Re: Pay for Knowledge Schemes LO245

Chas. A. Barclay (
Sat, 25 Feb 1995 07:49:16 -1000

Replying to LO230
From: "Tim Sullivan" <TJSULLIV@BCSC02.GOV.BC.CA>

A consultant friend of mine is attempting to design a "pay for
knowledge" scheme for a manufacturing organization with a union
work force. Here's what he means by pay for knowledge:

Two prominent examples from HBR articles and later followed up with
books are Semco Brasilia, CEO Ricardo Semler, and Johnsonville
Sausages, CEO Ralph Stayer. Nucor Steel and Chaparell Steel also use
similar systems. Semler's book made it to shelves in 1993,
Maverick. Stayers book made it to the bookstores in the last year,
the title has "Geeses" in it, something to do with his v formation
of leadership. This isn't anyhting too new though, many companies
that base advancement on performance have used it although not
publiciszed it. It may be a case of lacking an internal PR job in these
firms than a wild haired HR policy.

I've read Maverick and found it entertainng and full of common sense
as well as insights from someone else falling on his ass and getting
back up. Both books cover experiences at the companies, but a search
of HBR articles will get you an outline of the systems. The Stayer
article even includes an evaluation form.

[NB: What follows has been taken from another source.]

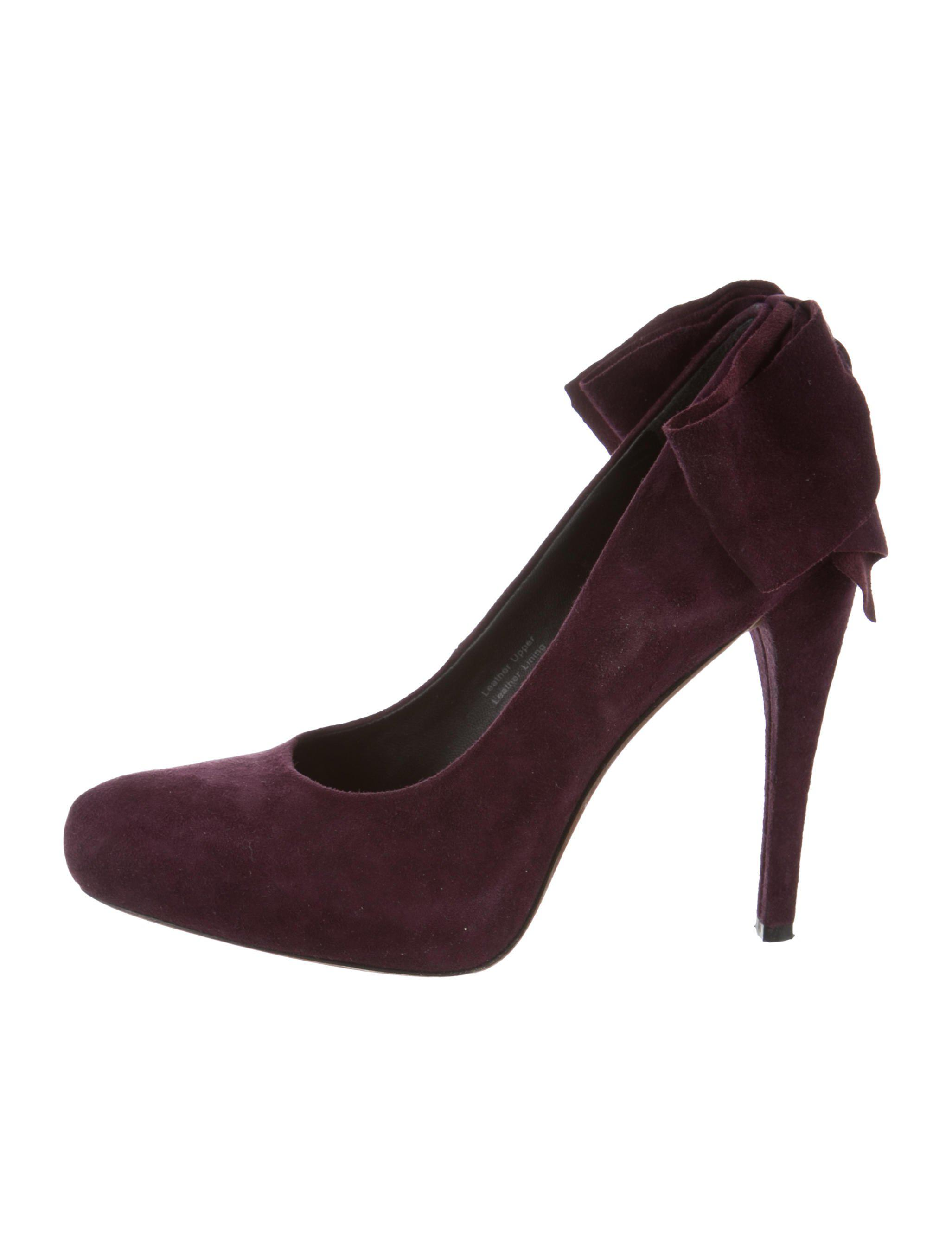 clearance low shipping get authentic cheap online Vera Wang Leather Bow Pumps reliable pick a best sale online qhLplOyRwt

BTW, I've introduced the Semler article in my classes
and asked studnets if it could happen in the US or was this LO an
example of Latin American collectivist tendencies at the extreme. I
used to get 3/4 of the class or more, now at least 5 or 6 people that
steadfastly refused to believe that this could happen in America--we're
too individualist and set in our manager as omnipotent role. Then the
following week I introduce the Stayer article and viola'. lights go

Happy hunting. .

Charles Barclay 2404 Maile Way
Dept. of Mgmt & Ind Relations Honolulu, HI 96822
University of Hawaii Fax: 808 956-2774 Phone: 808 956-8545

"It is a bad example not to observe a Law that has been passed,
especially on the part of its legislator; and it is most harmful
to the rulerof a city to commit new offenses every day."
---Machiavelli, Chapter 45 the Discourses.